I used this testing page to ensure I had the table I desired in HTML: http://www.w3schools.com/html/tryit.asp?filename=tryhtml_default

My raw HTML code is located here: https://github.com/AsherMeyers/DATA-607/blob/master/Week-8/Books.html

#Identify the URL where the HTML table is located
  html.url <- "https://raw.githubusercontent.com/AsherMeyers/DATA-607/master/Week-8/Books.html"
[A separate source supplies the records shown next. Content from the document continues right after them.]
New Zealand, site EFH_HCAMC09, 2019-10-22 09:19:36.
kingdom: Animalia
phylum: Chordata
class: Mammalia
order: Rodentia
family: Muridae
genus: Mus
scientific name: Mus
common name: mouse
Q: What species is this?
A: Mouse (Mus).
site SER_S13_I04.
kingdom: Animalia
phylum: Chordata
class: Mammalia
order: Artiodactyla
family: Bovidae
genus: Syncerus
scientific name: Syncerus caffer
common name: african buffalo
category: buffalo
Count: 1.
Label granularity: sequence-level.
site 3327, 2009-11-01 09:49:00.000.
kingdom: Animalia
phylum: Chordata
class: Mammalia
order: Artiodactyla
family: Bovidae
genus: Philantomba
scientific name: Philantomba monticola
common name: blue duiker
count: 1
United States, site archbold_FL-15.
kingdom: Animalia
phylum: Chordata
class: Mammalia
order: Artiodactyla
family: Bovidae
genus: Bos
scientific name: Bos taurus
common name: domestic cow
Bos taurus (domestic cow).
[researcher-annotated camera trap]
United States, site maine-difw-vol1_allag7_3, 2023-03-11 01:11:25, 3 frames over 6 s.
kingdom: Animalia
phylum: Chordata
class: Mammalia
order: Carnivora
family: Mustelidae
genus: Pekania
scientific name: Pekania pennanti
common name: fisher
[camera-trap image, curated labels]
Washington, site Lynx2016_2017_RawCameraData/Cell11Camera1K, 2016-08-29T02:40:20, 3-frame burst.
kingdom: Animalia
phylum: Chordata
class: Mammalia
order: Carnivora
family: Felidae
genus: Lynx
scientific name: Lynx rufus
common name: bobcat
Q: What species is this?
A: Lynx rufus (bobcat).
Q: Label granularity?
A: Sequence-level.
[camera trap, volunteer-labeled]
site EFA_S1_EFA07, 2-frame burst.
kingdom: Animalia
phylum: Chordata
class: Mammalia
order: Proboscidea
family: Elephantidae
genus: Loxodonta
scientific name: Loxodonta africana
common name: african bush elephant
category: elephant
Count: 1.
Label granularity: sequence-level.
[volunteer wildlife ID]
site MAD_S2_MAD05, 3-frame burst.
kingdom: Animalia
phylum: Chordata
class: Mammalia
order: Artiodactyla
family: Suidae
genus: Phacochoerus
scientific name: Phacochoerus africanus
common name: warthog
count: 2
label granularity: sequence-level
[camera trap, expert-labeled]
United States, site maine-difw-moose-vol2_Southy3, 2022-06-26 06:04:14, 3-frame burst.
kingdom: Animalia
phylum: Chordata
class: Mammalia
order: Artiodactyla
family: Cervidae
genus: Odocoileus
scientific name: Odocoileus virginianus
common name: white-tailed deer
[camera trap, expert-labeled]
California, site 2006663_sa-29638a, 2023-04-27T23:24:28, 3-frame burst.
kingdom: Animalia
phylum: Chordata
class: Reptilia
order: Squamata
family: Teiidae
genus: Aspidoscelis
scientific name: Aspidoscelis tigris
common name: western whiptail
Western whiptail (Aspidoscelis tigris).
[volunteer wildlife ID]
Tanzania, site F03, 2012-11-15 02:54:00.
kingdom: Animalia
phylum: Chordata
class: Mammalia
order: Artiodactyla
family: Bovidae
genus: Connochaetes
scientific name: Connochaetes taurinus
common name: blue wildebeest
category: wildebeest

#Download the contents of that HTML
books.html <- getURL(html.url)

#Read the HTML into a table in R
books.html.table <- readHTMLTable(books.html, header = TRUE)

View(books.html.table)
kable(books.html.table)
Title Author(s) Publisher Type Genre Publication Date
The Bostonians Henry James MacMillan Fiction Tragicomedy 1886
Small is Beautiful E.F. Schumacher Blond & Griggs Nonfiction Economics 1973
How to Lie with Statistics Darrel Huff, Irving Geis W.W. Norton Nonfiction Statistics 1954

Now for reading the table in XML.

books.xml.url <- getURL("https://raw.githubusercontent.com/AsherMeyers/DATA-607/master/Week-8/Books.xml", ssl.verifyPeer=FALSE) #RCurl breaks when confronted with SSL verification, so we set the verify peer field to false
books.xml.data <- xmlParse(books.xml.url) #Parses the HTML file into an R structure
books.xml.table <- ldply(xmlToList(books.xml.data), data.frame) #converts each list in the books.xml file into a component of a dataframe
kable(books.xml.table)
.id TITLE AUTHOR GENRE COMPANY TYPE YEAR .attrs
BOOK The Bostonians Henry James Tragicomedy MacMillan Fiction 1886 1
BOOK Small is Beautiful Ernst Fritz Schumacher Economics Blond Griggs Nonfiction 1973 2
BOOK How to Lie with Statistics Darrel Huff Statistics W.W. Norton Nonfiction 1954 3
BOOK How to Lie with Statistics Irving Geis Statistics W.W. Norton Nonfiction 1954 3

In JSON:

books.json.url <- "https://raw.githubusercontent.com/AsherMeyers/DATA-607/master/Week-8/Books.json"
books.json.table <- fromJSON(books.json.url)
View(books.json.table)
kable(books.json.table)
title The Bostonians
author Henry James
publisher MacMillan
type Fiction
genre Tragicomedy
pubdate 1886
title Small is Beautiful
author E.F. Schumacher
publisher Blond & Griggs
type Nonfiction
genre Economics
pubdate 1973
title How to Lie with Statistics
author Darrel Huff, Irving Geis
publisher W.W. Norton
type Nonfiction
genre Statistics
pubdate 1954

We see that when importing the table through HMTL, each book gets its own row, while in JSON, each book gets its own column, and the categories are rows; additionally, the headers are rewritten for each book. In XML, the existence of two authors leads to two entries being created for the same book.

I consulted with my past project partner Chris Martin for how to import files into R for XML.